Agricoltura biologica: un dibattito sulla sua sostenibilità ambientale - QdS

Agricoltura biologica: un dibattito sulla sua sostenibilità ambientale

Bartolomeo Buscema

Agricoltura biologica: un dibattito sulla sua sostenibilità ambientale

giovedì 10 Maggio 2012

Settore alimentare in crescita, che vede l’Italia al primo posto in Europa con il maggior numero di produttori. Resa del terreno -20% rispetto a quella tradizionale. Necessario individuare nuove aree sottratte alle foreste

PALERMO – Qualche anno fa, l’agricoltura biologica era il credo di una sparuta minoranza di ecologisti. Oggi, è un settore alimentare in crescita che vede l’Italia al primo posto in Europa con il maggior numero di produttori agricoli “biologici”.
Coltivare biologicamente significa sfruttare la naturale fertilità del terreno favorendola con interventi esterni molto limitati, ed esclude re l’utilizzo di prodotti di sintesi, salvo quelli specificatamente ammessi dal regolamento comunitario.
La differenza sostanziale tra agricoltura biologica e convenzionale consiste nel livello di energia ausiliaria introdotto nell’agro sistema: in quella convenzionale s’impiega un notevole quantitativo di energia ausiliaria proveniente da processi industriali, prevalentemente dall’industria chimica; al contrario, l’agricoltura biologica, pur essendo in parte anch’essa basata sull’introduzione di energia ausiliaria, reimpiega la materia principalmente sotto form  a organica.
Una dicitura sintetica più appropriata avrebbe forse potuto essere “agricoltura organica”, in quanto mette  in evidenza i principali aspetti distintivi dell’agricoltura biologica: la conservazione della sostanza organica del terreno .
Il diffondersi sempre più dei prodotti biologici nei supermercati, che rimanda alla produzione di derrate di origine vegetali al 100% “organico”, è una pratica sostenibile e quindi auspicabile?
Sembrerebbe una domanda di facile risposta; ma i fatti vanno in tutt’altra direzione.
Secondo un articolo apparso recentemente sull’autorevole rivista scientifica internazionale Nature, la risposta alla sostenibilità del biologico non è per niente facile e immediata.

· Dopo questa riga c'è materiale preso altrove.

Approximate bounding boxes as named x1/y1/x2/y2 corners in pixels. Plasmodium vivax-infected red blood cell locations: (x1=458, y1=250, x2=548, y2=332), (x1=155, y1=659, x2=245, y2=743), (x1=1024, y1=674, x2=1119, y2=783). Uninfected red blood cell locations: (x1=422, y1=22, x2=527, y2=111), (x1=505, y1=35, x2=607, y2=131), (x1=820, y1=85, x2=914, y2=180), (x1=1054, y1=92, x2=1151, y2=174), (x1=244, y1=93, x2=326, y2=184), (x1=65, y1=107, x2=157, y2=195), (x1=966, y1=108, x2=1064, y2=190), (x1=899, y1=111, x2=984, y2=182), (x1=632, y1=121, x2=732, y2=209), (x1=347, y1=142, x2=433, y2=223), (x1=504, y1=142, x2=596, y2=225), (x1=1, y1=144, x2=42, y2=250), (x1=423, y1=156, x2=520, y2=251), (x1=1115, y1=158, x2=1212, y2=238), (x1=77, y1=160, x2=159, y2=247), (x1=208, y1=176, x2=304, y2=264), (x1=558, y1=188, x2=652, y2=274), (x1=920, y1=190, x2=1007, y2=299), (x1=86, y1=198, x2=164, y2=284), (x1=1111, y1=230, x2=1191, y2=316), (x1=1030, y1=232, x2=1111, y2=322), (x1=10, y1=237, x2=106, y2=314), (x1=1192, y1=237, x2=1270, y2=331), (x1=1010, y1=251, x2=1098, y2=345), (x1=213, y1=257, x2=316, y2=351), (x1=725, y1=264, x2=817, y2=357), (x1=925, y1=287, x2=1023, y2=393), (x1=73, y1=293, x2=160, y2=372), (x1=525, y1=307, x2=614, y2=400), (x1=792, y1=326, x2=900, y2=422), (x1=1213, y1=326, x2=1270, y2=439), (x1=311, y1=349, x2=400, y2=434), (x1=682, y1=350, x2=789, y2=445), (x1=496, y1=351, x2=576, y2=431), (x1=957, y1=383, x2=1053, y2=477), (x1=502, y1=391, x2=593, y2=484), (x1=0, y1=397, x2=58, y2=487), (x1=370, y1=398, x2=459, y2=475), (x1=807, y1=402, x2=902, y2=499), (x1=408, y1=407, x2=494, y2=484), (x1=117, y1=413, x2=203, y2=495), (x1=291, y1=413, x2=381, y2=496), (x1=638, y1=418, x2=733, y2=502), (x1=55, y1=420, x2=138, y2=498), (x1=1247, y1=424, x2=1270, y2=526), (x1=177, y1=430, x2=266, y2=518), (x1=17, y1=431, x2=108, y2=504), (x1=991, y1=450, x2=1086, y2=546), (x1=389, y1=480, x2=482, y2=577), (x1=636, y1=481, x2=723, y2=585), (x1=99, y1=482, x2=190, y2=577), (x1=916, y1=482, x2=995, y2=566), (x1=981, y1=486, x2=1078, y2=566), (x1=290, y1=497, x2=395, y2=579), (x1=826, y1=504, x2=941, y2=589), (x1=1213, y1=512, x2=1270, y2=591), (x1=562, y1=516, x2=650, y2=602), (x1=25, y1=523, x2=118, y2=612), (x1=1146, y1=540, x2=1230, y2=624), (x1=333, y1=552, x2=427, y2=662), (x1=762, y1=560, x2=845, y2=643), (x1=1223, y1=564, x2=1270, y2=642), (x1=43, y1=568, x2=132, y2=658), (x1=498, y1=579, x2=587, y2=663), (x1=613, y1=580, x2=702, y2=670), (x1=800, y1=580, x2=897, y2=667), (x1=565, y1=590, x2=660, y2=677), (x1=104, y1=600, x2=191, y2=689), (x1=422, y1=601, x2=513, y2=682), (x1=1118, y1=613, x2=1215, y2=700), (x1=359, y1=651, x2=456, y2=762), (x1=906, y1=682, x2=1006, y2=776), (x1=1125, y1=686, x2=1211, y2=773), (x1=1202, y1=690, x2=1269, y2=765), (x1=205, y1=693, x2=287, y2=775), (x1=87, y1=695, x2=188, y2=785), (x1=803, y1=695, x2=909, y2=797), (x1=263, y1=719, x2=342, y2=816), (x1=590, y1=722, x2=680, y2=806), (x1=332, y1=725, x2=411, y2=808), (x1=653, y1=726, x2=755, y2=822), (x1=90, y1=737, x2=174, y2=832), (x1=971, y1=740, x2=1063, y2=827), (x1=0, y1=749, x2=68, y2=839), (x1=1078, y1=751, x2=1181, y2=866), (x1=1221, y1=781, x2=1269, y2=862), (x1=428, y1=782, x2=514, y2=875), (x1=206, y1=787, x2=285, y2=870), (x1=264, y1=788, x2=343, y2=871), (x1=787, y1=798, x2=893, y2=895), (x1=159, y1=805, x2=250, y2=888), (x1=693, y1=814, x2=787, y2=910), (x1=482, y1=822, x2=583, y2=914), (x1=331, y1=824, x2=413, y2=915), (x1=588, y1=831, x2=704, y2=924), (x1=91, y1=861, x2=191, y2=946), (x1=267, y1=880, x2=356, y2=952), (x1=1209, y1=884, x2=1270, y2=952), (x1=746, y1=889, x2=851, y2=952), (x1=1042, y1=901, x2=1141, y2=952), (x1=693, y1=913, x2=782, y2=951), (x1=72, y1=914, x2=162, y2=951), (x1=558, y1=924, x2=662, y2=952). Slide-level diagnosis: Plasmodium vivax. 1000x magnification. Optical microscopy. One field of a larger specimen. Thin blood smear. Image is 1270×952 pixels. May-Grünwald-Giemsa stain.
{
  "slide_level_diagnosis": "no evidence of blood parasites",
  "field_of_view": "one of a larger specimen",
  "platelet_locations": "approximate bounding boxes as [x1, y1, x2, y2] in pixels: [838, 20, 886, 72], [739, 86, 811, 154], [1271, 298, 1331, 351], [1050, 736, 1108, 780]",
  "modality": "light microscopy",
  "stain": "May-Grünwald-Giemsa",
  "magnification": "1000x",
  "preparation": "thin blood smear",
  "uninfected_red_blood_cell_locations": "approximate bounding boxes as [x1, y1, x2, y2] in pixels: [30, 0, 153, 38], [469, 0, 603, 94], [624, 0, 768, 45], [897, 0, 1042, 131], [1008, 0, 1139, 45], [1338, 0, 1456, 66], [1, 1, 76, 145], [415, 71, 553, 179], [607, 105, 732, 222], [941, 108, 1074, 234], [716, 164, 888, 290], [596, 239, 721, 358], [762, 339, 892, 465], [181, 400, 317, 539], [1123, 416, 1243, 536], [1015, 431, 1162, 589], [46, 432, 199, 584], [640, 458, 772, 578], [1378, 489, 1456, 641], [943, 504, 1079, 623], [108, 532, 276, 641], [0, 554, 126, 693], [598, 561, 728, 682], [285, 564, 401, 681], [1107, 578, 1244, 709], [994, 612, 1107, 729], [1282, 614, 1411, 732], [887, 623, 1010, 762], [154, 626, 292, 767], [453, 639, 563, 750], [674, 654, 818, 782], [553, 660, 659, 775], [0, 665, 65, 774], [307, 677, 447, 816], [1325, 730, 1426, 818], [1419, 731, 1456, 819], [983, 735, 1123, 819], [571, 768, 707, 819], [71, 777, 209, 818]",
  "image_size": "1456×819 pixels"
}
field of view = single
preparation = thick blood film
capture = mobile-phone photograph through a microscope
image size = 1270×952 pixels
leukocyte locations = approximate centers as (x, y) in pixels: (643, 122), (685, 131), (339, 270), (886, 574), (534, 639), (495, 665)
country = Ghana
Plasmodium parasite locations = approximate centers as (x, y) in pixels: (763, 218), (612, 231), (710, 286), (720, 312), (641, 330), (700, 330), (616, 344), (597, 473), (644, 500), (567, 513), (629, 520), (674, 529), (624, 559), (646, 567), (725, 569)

Quello che ci colpisce è che un’espansione consistente a livello mondiale dell’agricoltura biologica può avere effetti deleteri per il nostro ecosistema.
 Il “biologico” nasce per diminuire l’impatto ambientale della produzione agricola . Se però, come rileva Nature, una coltivazione biologica rende in media il 20% in meno, ciò significa utilizzare il 20% in più di terreno , in genere sottratto alle aree forestali, come accade nei Paesi in via di sviluppo, per avere la stessa quantità di cibo prodotta.
Nel caso specifico della coltivazione di grano biologico (meglio dire grano organico), la resa è minore del 30%; invece, per i legumi non c’è differenza tra la coltivazione biologica e quella tradizionale.
Resta, però, il fatto che se s’incrementa la produzione di grano biologico, è necessario disboscare aree sempre crescenti di foreste che, come noto, costituiscono un formidabile serbatoio che assorbe l’anidride carbonica.
Tutta l’analisi riportata su Nature parte dal presupposto che non si possa intervenire nella riduzione della domanda. Qui non propugniamo la decrescita, come sostenuto da qualche economista,ma ci preme registrare come ci sia una larga fetta dell’umanità che si sovralimenta a dispetto dei tanti che ,oggi, nel mondo, soffrono la fame.